Although the contact system (consisting of fXII, prekallikrein, and high-molecular-weight kininogen) has been known for decades, its role in coagulation has been limited to diagnostics where it plays an essential role in the activated partial thromboplastin time. Deficiencies in either fXII, prekallikrein, or high-molecular-weight kininogen have not been associated with a bleeding tendency, which makes their role in hemostasis questionable. However, in recent years, mice with deficiencies in these proteins have consistently shown reduced injury-induced thrombosis.2,-4  These findings brought great excitement to the field because this would suggest that in vivo inhibition of one of these proteins would be ideal for treatment of (venous) thrombosis because these drugs may be effective against thrombosis and, at the same time, bear no risk of bleeding. The situation became complex when the contribution of the contact factors in human thrombosis could not be confirmed. Patients with deficiencies in one of the contact factors experience thrombotic events.5  Furthermore, low levels of fXII increased the risk of myocardial infarction,6  and there was an inverse correlation between fXII levels and death from all causes.7  This suggested discrepant roles for the contact system in thrombosis between mice and humans. To shed light on this discrepancy, Matafonov et al produced 2 monoclonal antibodies against human fXII.1  Careful in vitro and ex vivo characterization demonstrated that these antibodies inhibited surface-initiated coagulation in human plasma, and reduced ex vivo fibrin formation in collagen-coated tubes perfused with human blood. The authors then went on to in vivo characterization and took advantage of the fact that one of the anti-fXII antibodies inhibited baboon fXII. Using a collagen-coated graft model in baboons, it was clearly shown that inhibition of fXII resulted in a significant reduction of platelet deposition downstream from the graft. At the same time, fibrin deposition was reduced both at the graft and downstream. At least part of the effect was via a reduction in thrombin generation because thrombin-antithrombin levels were lower in the presence of the inhibitory antibody. So, this work importantly confirmed earlier observations in mice that fXII deficiency protects against fibrin and thrombus formation, and that reduction in fXII may be an attractive option for antithrombotic therapy.

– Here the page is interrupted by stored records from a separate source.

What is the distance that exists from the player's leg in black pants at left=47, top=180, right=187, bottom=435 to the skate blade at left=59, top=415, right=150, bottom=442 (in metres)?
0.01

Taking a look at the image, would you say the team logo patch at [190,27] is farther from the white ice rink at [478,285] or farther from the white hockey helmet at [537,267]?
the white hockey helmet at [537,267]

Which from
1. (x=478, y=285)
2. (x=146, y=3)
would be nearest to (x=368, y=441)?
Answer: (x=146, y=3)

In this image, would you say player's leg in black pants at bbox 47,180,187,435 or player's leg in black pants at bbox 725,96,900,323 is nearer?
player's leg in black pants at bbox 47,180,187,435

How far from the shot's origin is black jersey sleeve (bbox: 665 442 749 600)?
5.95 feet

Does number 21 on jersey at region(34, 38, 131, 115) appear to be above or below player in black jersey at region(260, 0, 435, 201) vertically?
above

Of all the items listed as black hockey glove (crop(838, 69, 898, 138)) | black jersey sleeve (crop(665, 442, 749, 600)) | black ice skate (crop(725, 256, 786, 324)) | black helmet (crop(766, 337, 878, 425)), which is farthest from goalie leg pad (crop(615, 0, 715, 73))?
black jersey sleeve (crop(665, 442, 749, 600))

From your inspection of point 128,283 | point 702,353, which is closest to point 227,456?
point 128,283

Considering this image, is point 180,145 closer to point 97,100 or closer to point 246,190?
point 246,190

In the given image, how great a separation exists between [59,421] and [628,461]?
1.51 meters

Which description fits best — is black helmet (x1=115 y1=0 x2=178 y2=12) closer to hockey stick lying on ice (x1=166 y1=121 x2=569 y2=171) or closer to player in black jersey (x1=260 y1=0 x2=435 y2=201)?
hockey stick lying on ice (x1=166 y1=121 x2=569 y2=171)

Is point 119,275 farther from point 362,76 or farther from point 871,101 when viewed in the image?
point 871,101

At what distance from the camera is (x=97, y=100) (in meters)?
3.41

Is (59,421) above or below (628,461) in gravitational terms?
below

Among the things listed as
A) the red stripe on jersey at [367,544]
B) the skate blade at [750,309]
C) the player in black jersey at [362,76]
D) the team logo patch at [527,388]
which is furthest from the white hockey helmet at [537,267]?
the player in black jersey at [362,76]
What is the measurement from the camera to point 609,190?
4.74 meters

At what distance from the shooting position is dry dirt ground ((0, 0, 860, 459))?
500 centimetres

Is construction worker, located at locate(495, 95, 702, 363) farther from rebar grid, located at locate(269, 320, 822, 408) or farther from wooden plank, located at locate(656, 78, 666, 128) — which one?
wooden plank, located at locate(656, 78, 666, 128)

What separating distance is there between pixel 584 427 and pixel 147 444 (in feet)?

However, several key issues remain. How can we explain the apparent discrepancy with human epidemiological data? First, the fact that individuals deficient in one of the contact factors do experience thrombotic events could be explained both by other risk factors and by underreporting because these persons are usually asymptomatic and only diagnosed with some other disease. The first person identified with fXII deficiency, John Hageman, had a pulmonary embolism, but incited by severe trauma. It could still be that fXII deficiency protects against thrombosis unless overruled by other major prothrombotic risk factors. Second, the inverse relationship between fXII and all-cause mortality was observed between the 10% and 100% factor level, but individuals between 1% and 10% did not have an increased mortality. In combination with the increased risk for myocardial infarction by low levels of fXII, this may point to a difference between deficiency and low levels of fXII: complete deficiency (<10%) protects, but low levels (10%-50%) increase risk. If true, this would make treatment with fXII inhibitors a delicate task because each patient has then to be carefully titrated to remain in the protecting target window. Third, the models that were used favored contact system-initiated coagulation. It remains to be established whether fXII inhibition is effective when thrombus formation is initiated via tissue-factor exposure. The death of John Hageman, albeit an n = 1 experiment, would argue against that. It remains therefore to be seen whether targeting fXII will be effective in humans.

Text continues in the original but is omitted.